◆ Task brief
Edit the records that begin at the line containing "From the image" and end with the line containing "Which is the window" by replacing "cardboard letter sign" with "cardboard sign", leaving everything else unchanged. Reproduce only those records and leave the pictures out.

◆ Dataset excerpts
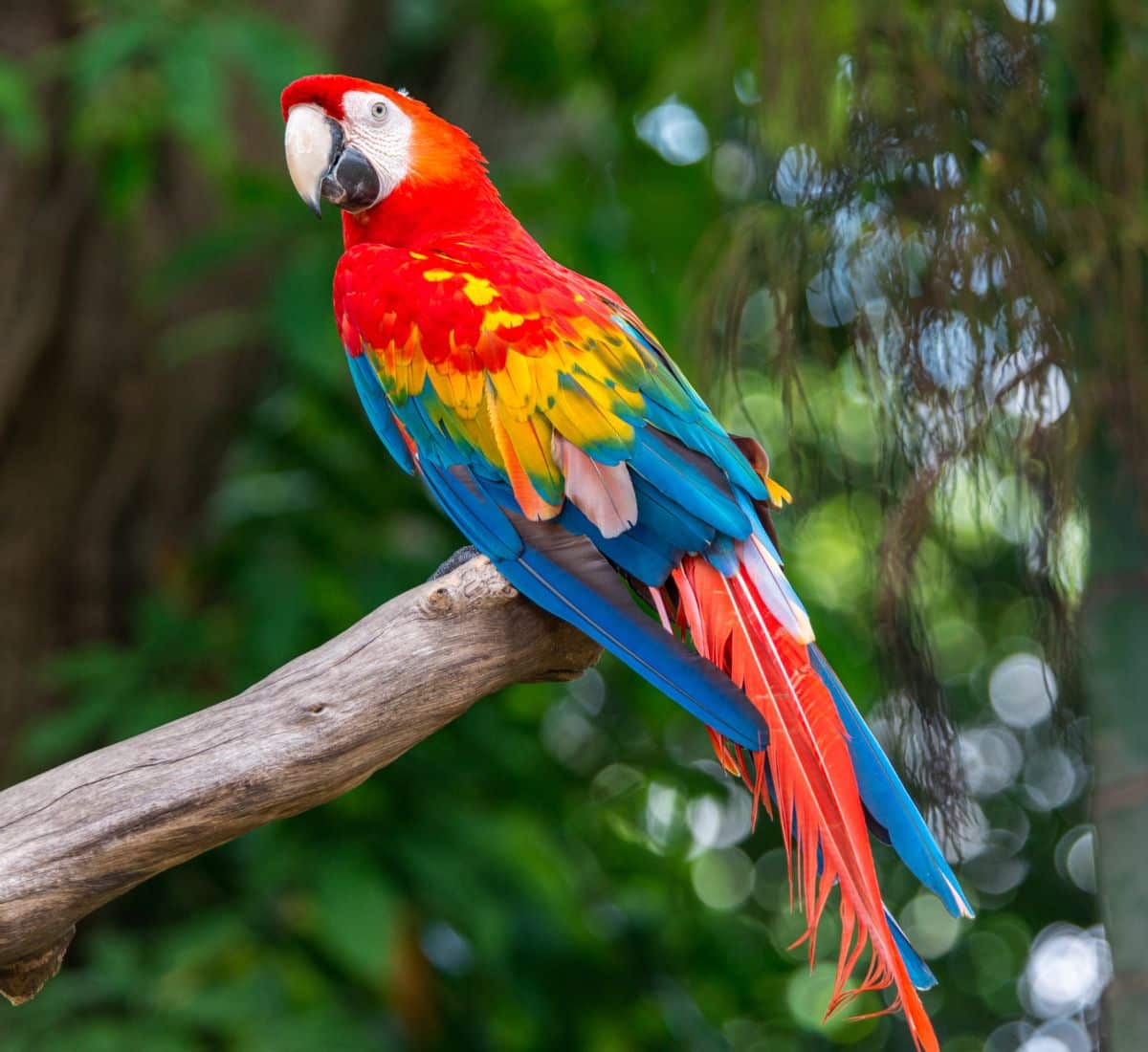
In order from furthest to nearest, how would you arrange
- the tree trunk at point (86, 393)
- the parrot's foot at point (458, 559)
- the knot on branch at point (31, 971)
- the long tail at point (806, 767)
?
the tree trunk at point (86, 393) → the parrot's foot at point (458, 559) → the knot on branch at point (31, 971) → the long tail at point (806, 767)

* * *

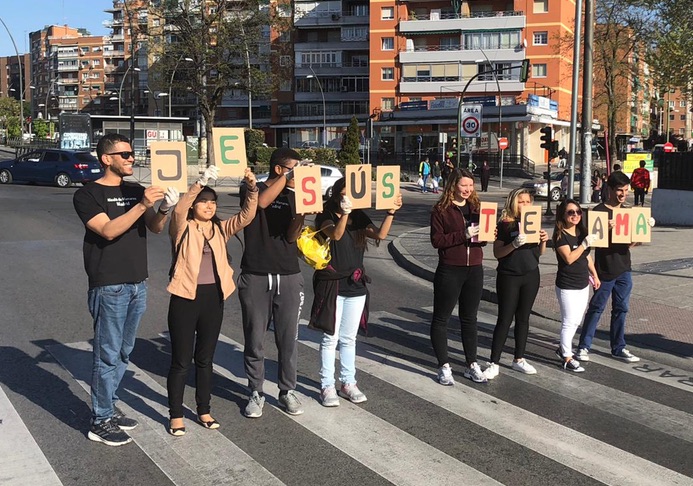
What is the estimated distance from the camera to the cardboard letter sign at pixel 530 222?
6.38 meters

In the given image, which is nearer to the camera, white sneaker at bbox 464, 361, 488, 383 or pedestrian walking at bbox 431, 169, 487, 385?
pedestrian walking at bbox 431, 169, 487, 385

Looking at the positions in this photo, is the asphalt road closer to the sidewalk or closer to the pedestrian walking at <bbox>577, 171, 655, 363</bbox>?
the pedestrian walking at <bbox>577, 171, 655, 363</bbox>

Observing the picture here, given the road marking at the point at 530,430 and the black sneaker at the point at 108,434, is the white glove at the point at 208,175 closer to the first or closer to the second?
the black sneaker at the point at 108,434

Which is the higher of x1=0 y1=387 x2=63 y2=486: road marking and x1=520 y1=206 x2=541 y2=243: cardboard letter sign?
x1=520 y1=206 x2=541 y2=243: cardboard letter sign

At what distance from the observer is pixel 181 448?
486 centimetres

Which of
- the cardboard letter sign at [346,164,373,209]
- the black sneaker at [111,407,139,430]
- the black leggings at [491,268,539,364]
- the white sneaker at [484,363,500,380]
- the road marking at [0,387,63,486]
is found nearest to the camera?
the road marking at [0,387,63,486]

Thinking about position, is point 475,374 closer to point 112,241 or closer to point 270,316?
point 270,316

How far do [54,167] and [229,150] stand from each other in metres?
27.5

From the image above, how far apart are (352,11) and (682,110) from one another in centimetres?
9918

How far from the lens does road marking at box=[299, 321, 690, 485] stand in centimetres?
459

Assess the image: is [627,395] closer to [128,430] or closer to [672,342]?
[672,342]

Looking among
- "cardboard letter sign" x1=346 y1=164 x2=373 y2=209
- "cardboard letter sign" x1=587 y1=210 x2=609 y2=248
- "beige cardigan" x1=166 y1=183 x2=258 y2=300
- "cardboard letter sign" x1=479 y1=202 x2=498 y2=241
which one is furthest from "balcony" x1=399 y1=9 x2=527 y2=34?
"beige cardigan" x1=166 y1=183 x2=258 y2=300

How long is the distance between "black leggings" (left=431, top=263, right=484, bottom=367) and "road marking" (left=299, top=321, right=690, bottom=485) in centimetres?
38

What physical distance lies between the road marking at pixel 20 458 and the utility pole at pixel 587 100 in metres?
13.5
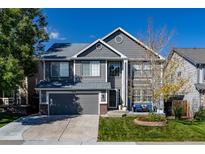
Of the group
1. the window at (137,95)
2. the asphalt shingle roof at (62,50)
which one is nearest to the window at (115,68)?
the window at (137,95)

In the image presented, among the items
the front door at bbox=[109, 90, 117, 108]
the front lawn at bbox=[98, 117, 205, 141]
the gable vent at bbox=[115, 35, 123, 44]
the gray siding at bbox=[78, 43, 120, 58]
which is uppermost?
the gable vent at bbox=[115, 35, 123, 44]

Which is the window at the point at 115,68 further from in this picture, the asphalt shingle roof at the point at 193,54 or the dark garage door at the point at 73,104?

◆ Answer for this exercise
From the image above, how far apart are (352,11) and (682,110) from one another in centimetres?
9918

How far from the lens does road marking at box=[299, 321, 690, 485] stand in centimetres?
459

Assess the image: is [627,395] closer to [128,430] or closer to [672,342]?
[672,342]

Looking among
- "cardboard sign" x1=346 y1=164 x2=373 y2=209
- "cardboard sign" x1=587 y1=210 x2=609 y2=248
- "beige cardigan" x1=166 y1=183 x2=258 y2=300
- "cardboard sign" x1=479 y1=202 x2=498 y2=241
which one is furthest from "balcony" x1=399 y1=9 x2=527 y2=34?
"beige cardigan" x1=166 y1=183 x2=258 y2=300

How long is the distance between "black leggings" (left=431, top=263, right=484, bottom=367) and "road marking" (left=299, top=321, right=690, bottom=485) in centimetres?
38

What physical distance lies between the road marking at pixel 20 458 and the utility pole at pixel 587 100 in metres?
13.5
Of the group
1. the window at (137,95)
2. the asphalt shingle roof at (62,50)
which one is nearest to the window at (115,68)?
the window at (137,95)

In the image presented, among the items
the front door at bbox=[109, 90, 117, 108]
the front lawn at bbox=[98, 117, 205, 141]
the gable vent at bbox=[115, 35, 123, 44]
the gray siding at bbox=[78, 43, 120, 58]
which is uppermost?
the gable vent at bbox=[115, 35, 123, 44]

Which is the window at the point at 115,68 further from in this picture, the asphalt shingle roof at the point at 193,54 or the dark garage door at the point at 73,104?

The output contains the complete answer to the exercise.